In 2010, Willingham invested in the London Cocktail Club. The first cocktail bar opened in 2011 on Goodge Street, London. In February 2012 the London Cocktail Club added their second cocktail bar on Shaftesbury Avenue, Their third opened in Great Portland Street, London in 2013.

Management Today named her as one of the "35 most successful women under 35" in the UK. In January 2016, Willingham was named one of The Sunday Times 500 Most Influential people in Britain. In 2017 Willingham received an honorary doctorate from Staffordshire University and in 2018 she received honorary doctorates from Cranfield University and Oxford Brookes University in recognition of her contribution to business and entrepreneurship.

In 2021 Willingham, with husband Michael, founded bar group Nightcap PLC. The company was previously listed on AIM and was a "one to watch" in 2021. In 2023 Sarah won Business Leader of the Year at the Publican Awards.
In 2025 Sarah and her husband Michael acquired Brighton's iconic tower the i360 out of administration.

===Television===
Willingham was a restaurant inspector and investor on three series of Raymond Blanc's The Restaurant and as an independent investor on the Sky television series Cooks to Market.

She has appeared on various TV programmes, including GMB, This Morning, BBC Breakfast, GB News, ITV News and Sky News.

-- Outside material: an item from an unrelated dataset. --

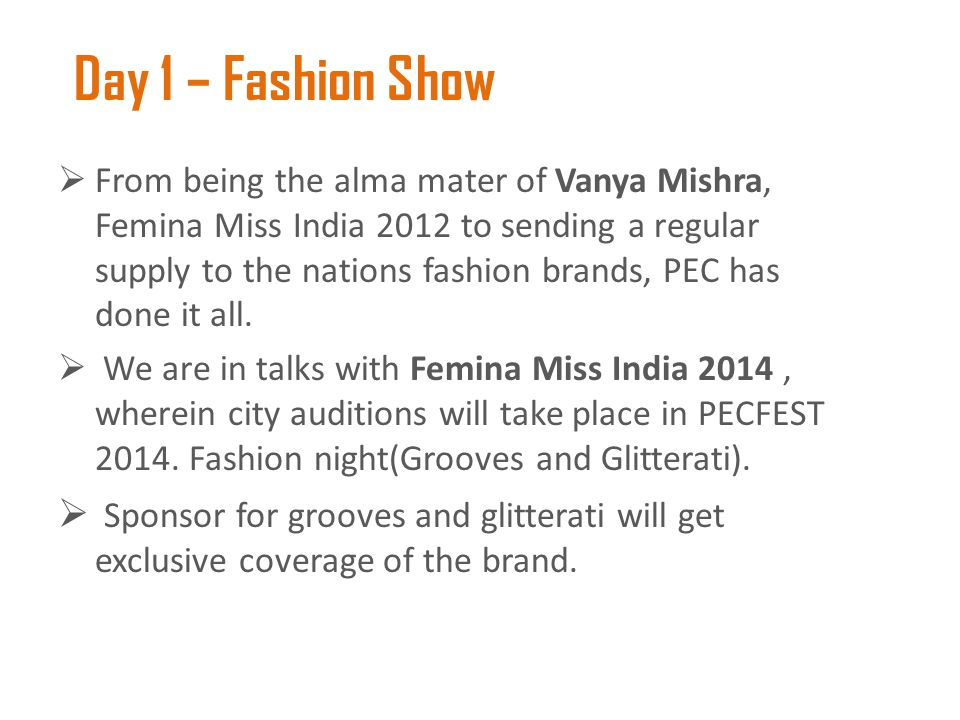 Day 1 – Fashion Show  From being the alma mater of Vanya Mishra, Femina Miss India 2012 to sending a regular supply to the nations fashion brands, PE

In March 2015, Willingham was named as one of the new "Dragons" on the BBC television programme Dragons' Den from the thirteenth series which began airing in July 2015. She returned to Dragons' Den for the fourteenth series, beginning in July 2016. She appeared for two seasons.

In September 2016, Willingham took part in a celebrity episode of The Chase.

==Personal life==
Sarah and her husband Michael live in Brighton and London with their four children.